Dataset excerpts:
※ ※ ※

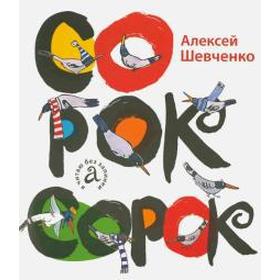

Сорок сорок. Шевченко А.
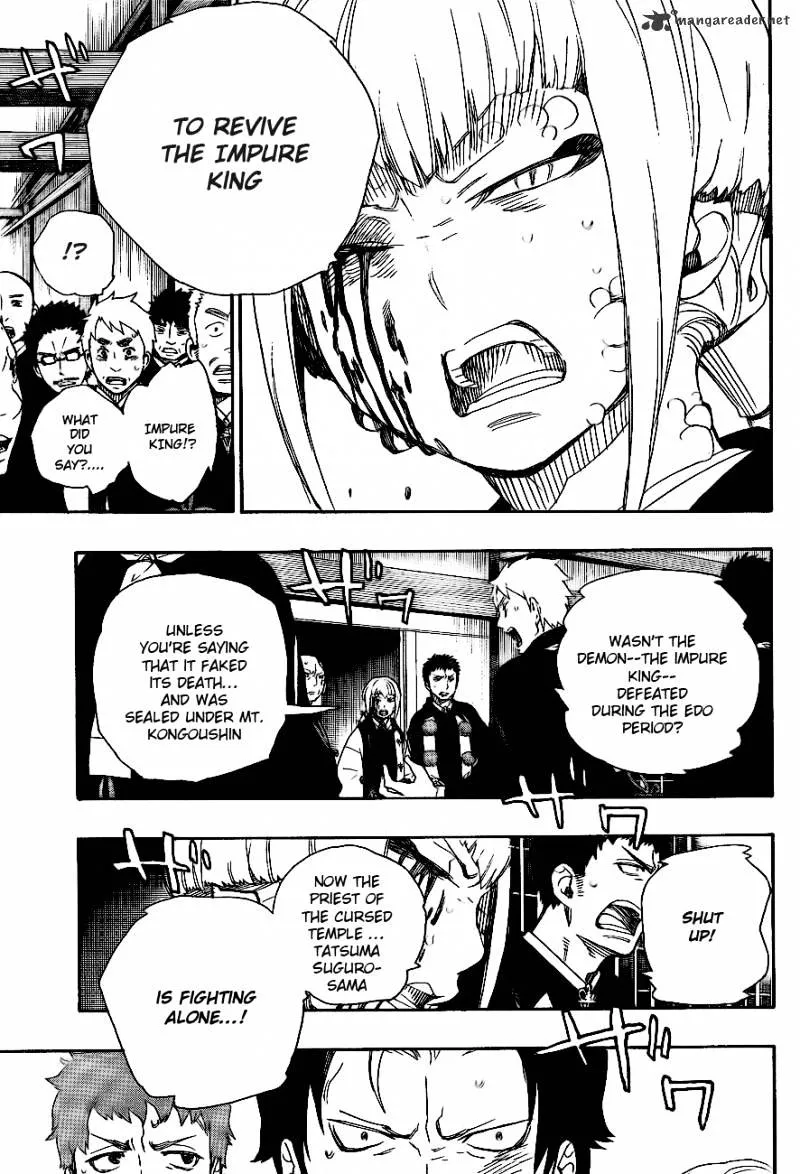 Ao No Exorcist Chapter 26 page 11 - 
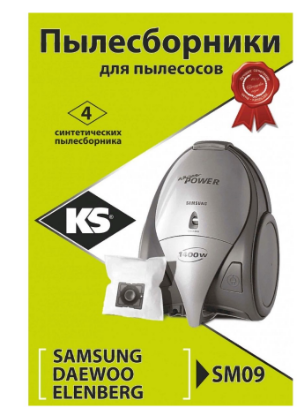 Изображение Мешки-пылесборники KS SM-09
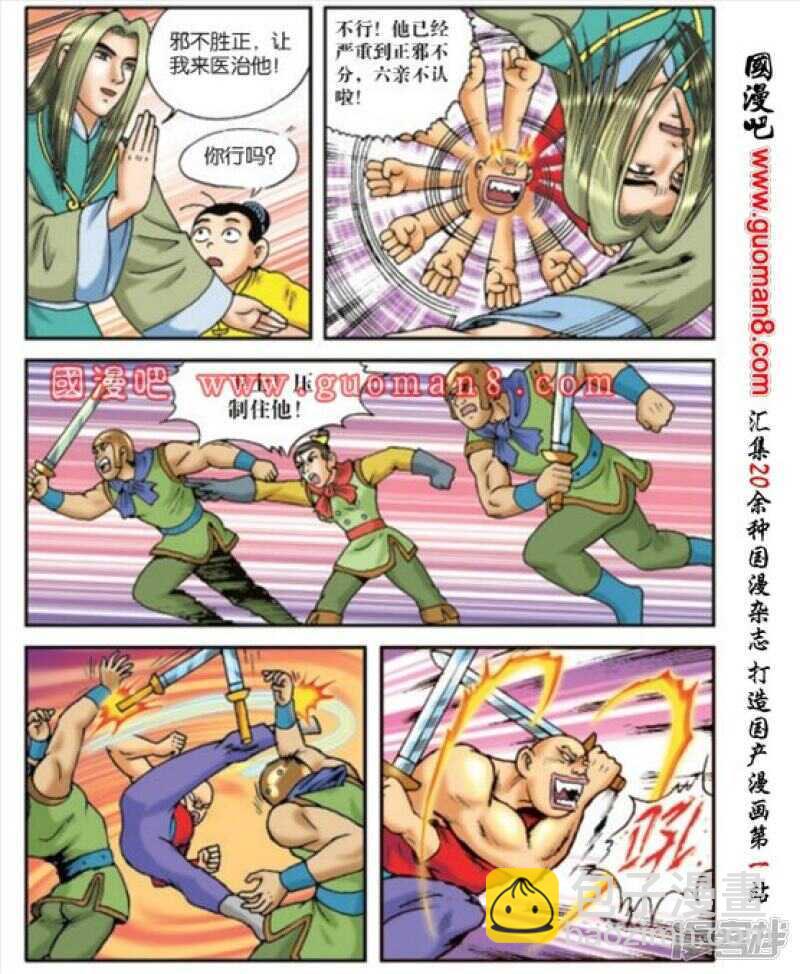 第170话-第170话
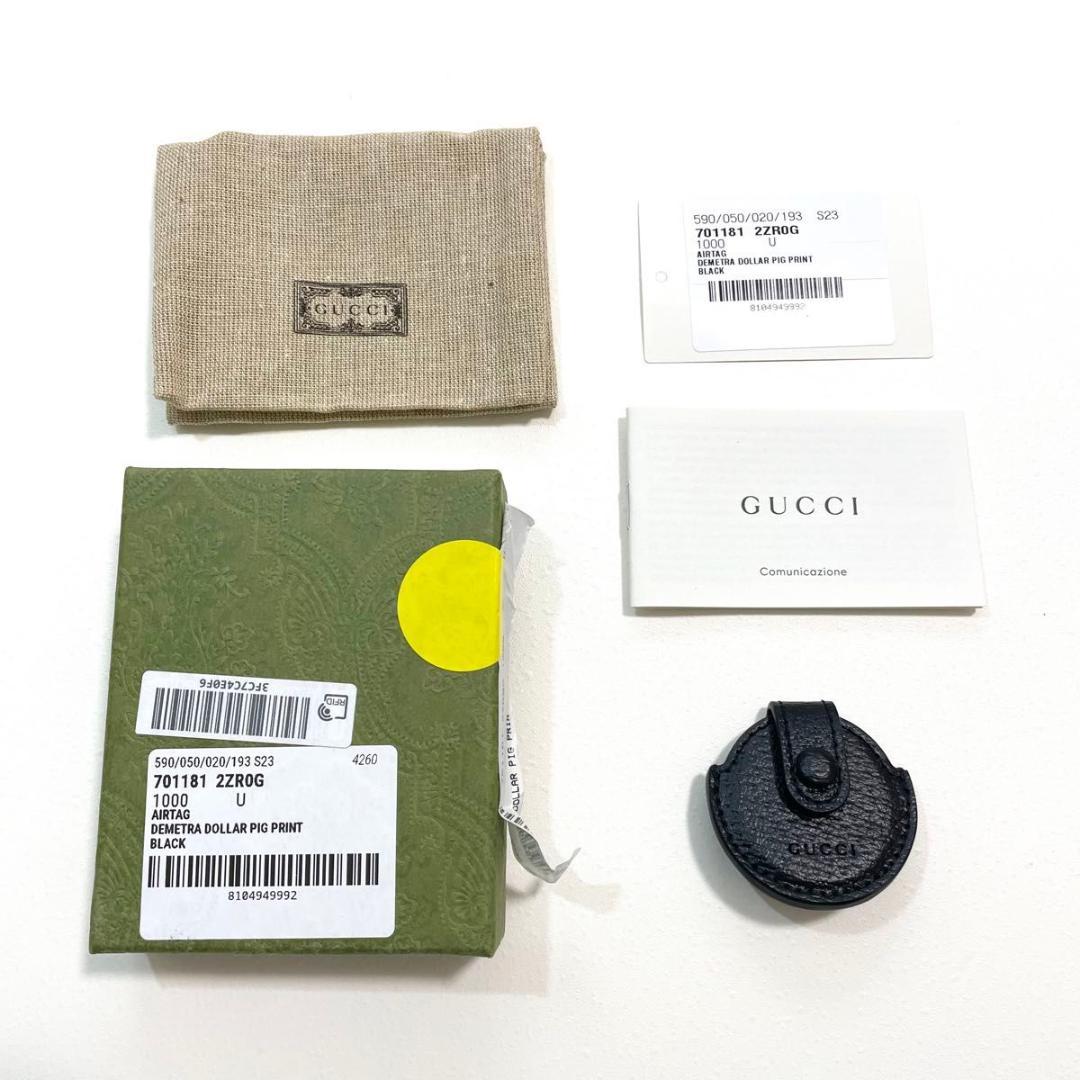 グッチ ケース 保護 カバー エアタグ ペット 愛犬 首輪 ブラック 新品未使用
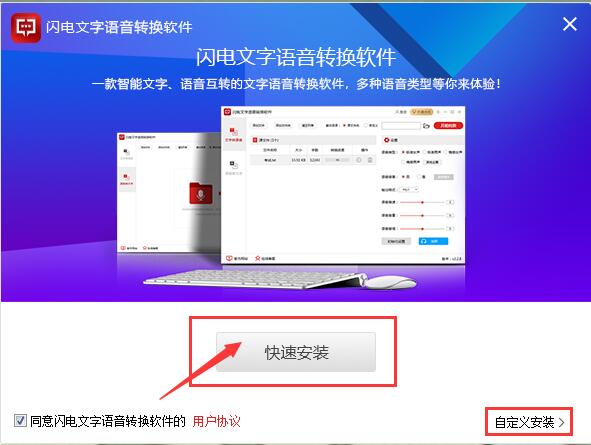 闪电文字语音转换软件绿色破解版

※ ※ ※

## EXERCISE DETAILS
Write out the text of the records again with "Chapter 26" swapped for "Chapter 27" and nothing else changed. Leave the pictures out.

## ANSWER SPACE
Сорок сорок. Шевченко А.
 Ao No Exorcist Chapter 27 page 11 - 
 Изображение Мешки-пылесборники KS SM-09
 第170话-第170话
 グッチ ケース 保護 カバー エアタグ ペット 愛犬 首輪 ブラック 新品未使用
 闪电文字语音转换软件绿色破解版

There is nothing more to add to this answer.